With new tech trends continuing to transform and disrupt all sectors of the economy, delegates from the credit union sector met to discuss the implications of open banking, social networking and IT systems.
The conference, held in Manchester, was organised by the Centre for Community Finance Europe, an organisation which generates academic research to help credit unions keep up with the latest changes –
following a model based on the Filene Research Institute in the USA.
Rob McIntosh, communities lead at the Dozens fintech, said that until the rise in the 1960s of chain retailers and big brands which sell identical products to a mass audience, the consumer experience had been a personal one. This personal experience is being revived in a digital landscape, making it important for businesses to build communities for their customers or members.
“A community is a group of people with a shared identity or interest,” he said. “Credit unions have the common bond but that’s not enough. You can be part of a common bond by default.”
Credit unions require that members share something in common, a ‘common bond’ that could be anything from an employer to a location. This effects who is eligible to join. But, says Mr McIntosh, credit unions building a digital community must also identify shared values and needs – and then give that community something to do.
He gave the example of his time building digital communities at the Wine Society co-op, which enabled members to talk to each other. Positive comments on wine serve as valuable recommendations; negative comments are useful feedback for buyers and growers.
“People don’t just want to talk about your product,” he added. “They want to talk about what their issues and needs are – the conversation is about them.”
For credit unions this means issues such as financial wellness. Positive comments can be used for testimonials on literature – and even negative comments can help a credit union identify and act on a problem. “One online comment can save you from a lot of phone calls,” said Mr McIntosh.
Marloes Nicholls, head of programmes at the Finance Innovation Lab, gave a presentation on the implications of open banking – which gives third-party financial service providers open access to bank data to drive competition. This means the nine largest UK banks and building societies must share data with FCA-regulated third parties.
It is hoped this will benefit consumers by £12bn a year, by enabling them to switch accounts more frequently and access new financial products.
“It’s a huge experiment,” she said. “We have never before seen technology used on this scale to rebalance power in the market.”
Open banking could help credit unions, she said, by making it easier to check affordability and credit risk among customers, by improving their understanding of members’ financial health and enabling more proactive support for those with problems, by reducing the time and cost of lending, and enabling the tailoring of financial products.

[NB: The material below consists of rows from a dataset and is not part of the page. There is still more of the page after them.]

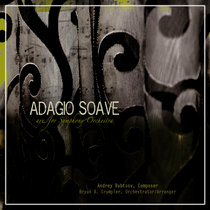 """Adagio Soave from """"Two Pieces for Viola & Piano"""" arr./orch. for Symphony Orchestra cover art"""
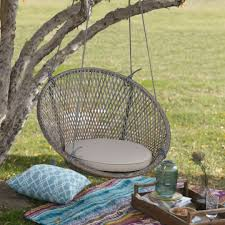 island bay saria resin wicker single swing chair with seat pad from hayneedle com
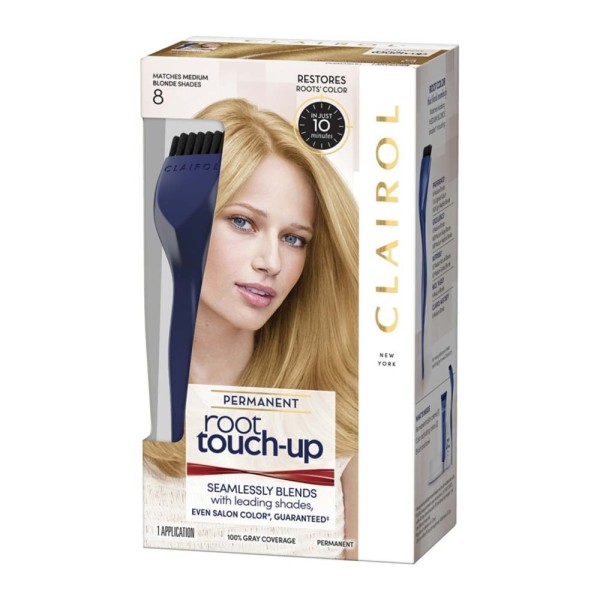 Clairol Nice n Easy Root Touch Up Permanent Medium Blonde 8
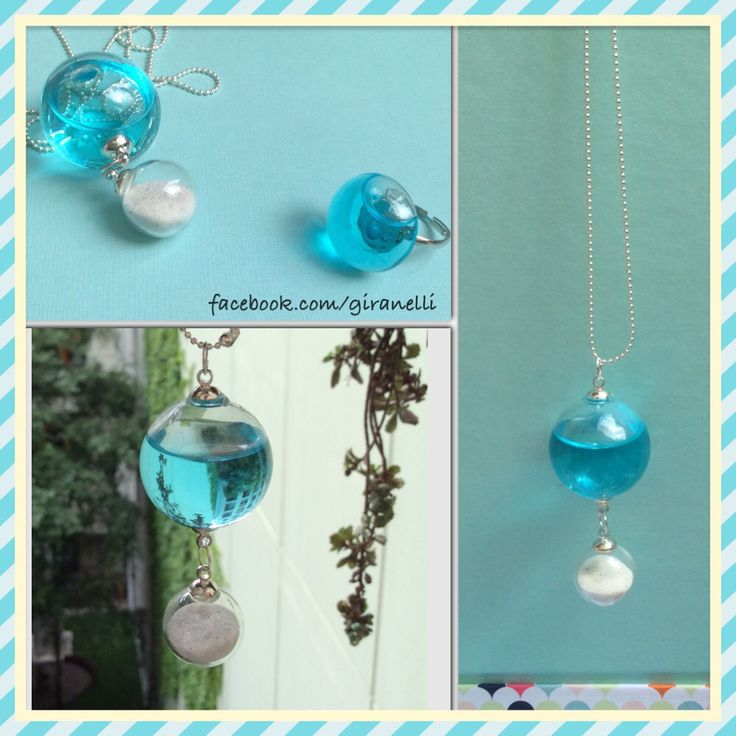 Carribean blue water and sand from Florida (Siesta Key) Blownglass handmade design jewelry by giranelli Www.giranelli.hu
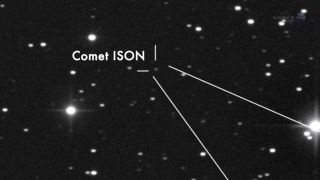 Comet ISON in Telescope View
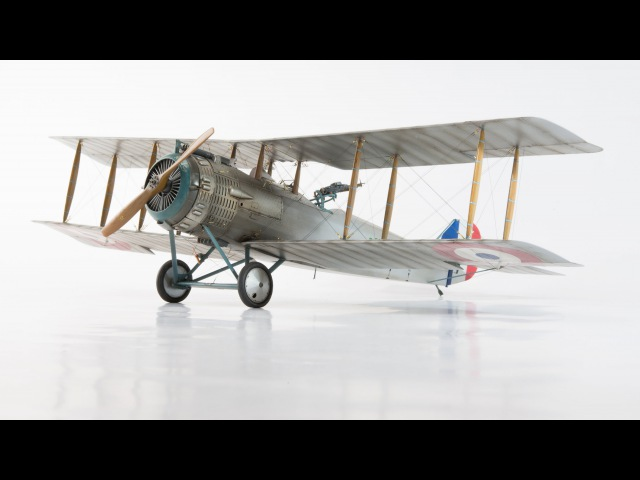 Wingnut Wings Salmson 2-A2, 132, Stopmotion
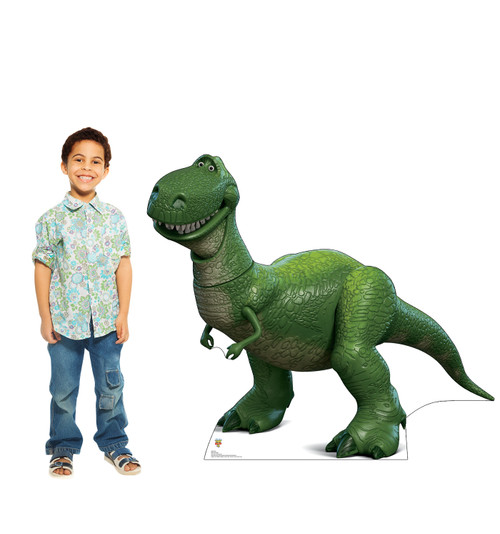 Rex - Toy Story 4 Cardboard Cutout Lifesize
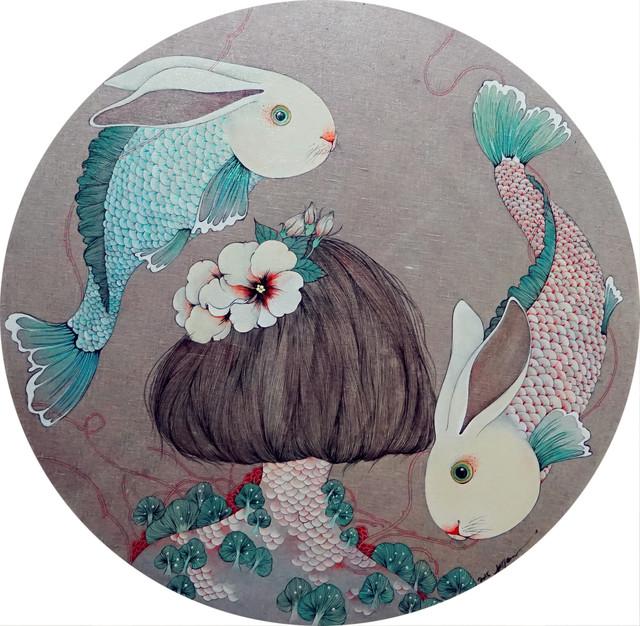He Juan 贺娟, '双鱼座', 2015, Hwas Gallery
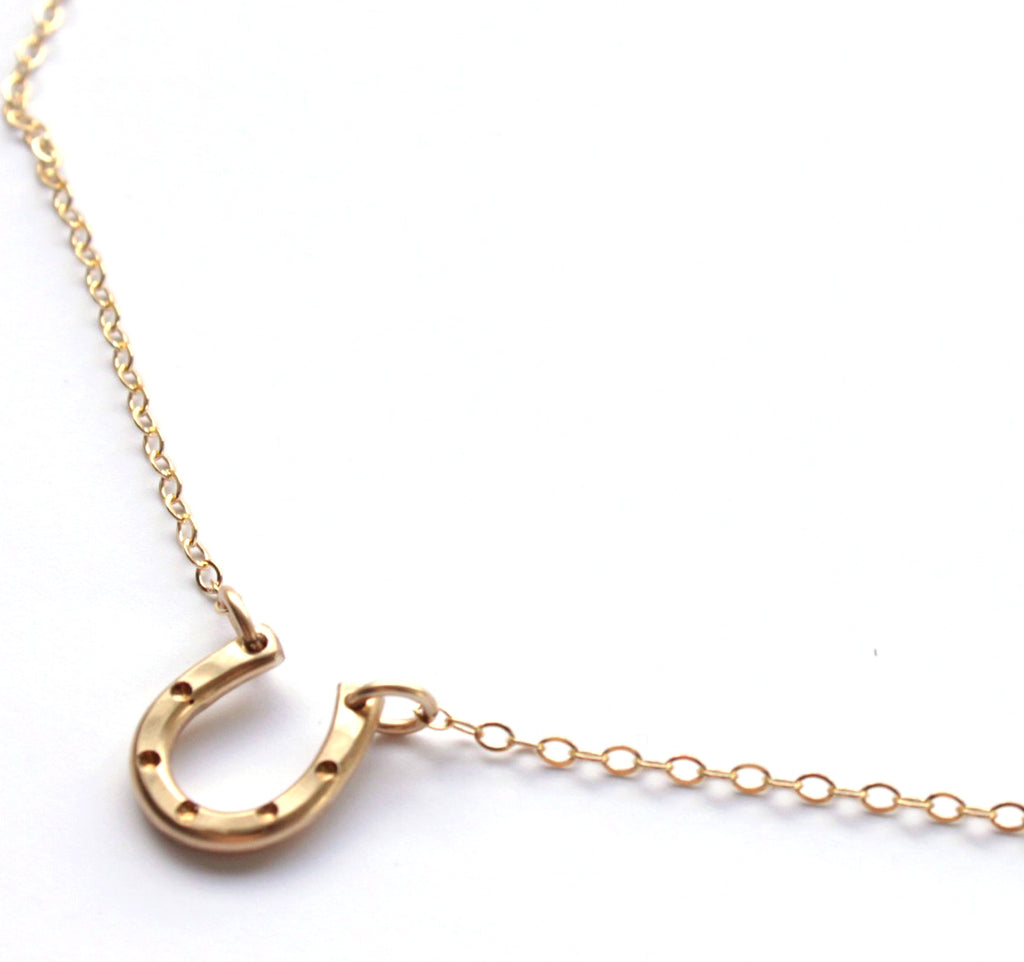 Lucky Little Horseshoe necklace - Jamison Rae Jewelry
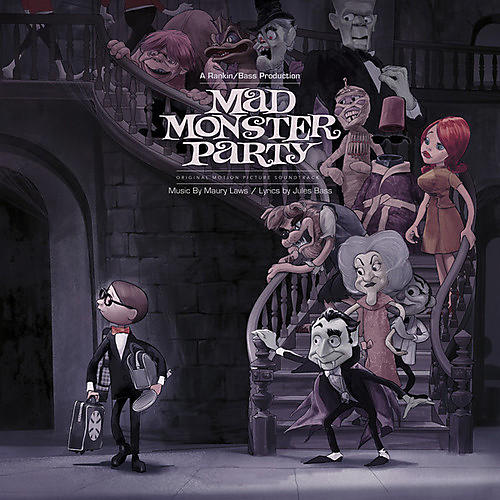 Alliance Mad Monster Party (original Soundtrack) thumbnail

There are also risks, she warned: data is still open to misinterpretation; there is a danger of financial exclusion for people without access to online banking; and organisations are liable for data breaches by third parties.
Ms Nicholls also highlighted the need for full review of the impact of open data on decision making. And there are people issues – such as the effect of automated decision making previously taken by skilled staff; the ability of members to understand new apps; and the question of public distrust when it comes to use of financial data.
“But we are seeing credit unions use open banking with some success,” she said. “Open banking is changing the financial landscape – it’s here.”
In the next presenttion, Todd Proulx, owner of Minneapolis-based f64 business services, which provides advice on core IT systems to credit unions and other IT providers, said more than 600 credit unions in the US have switched core IT provider in the past five years.
It is important to do this “as soon as the pain of staying with an outdated system is greater than the pain of making the switch,” he said, warning that problems could mount if an old core system is no longer capable of adding new features and relies on patches; if it doesn’t allow a credit union to keep its systems open and connected; or if its support team does not respond to requests for help.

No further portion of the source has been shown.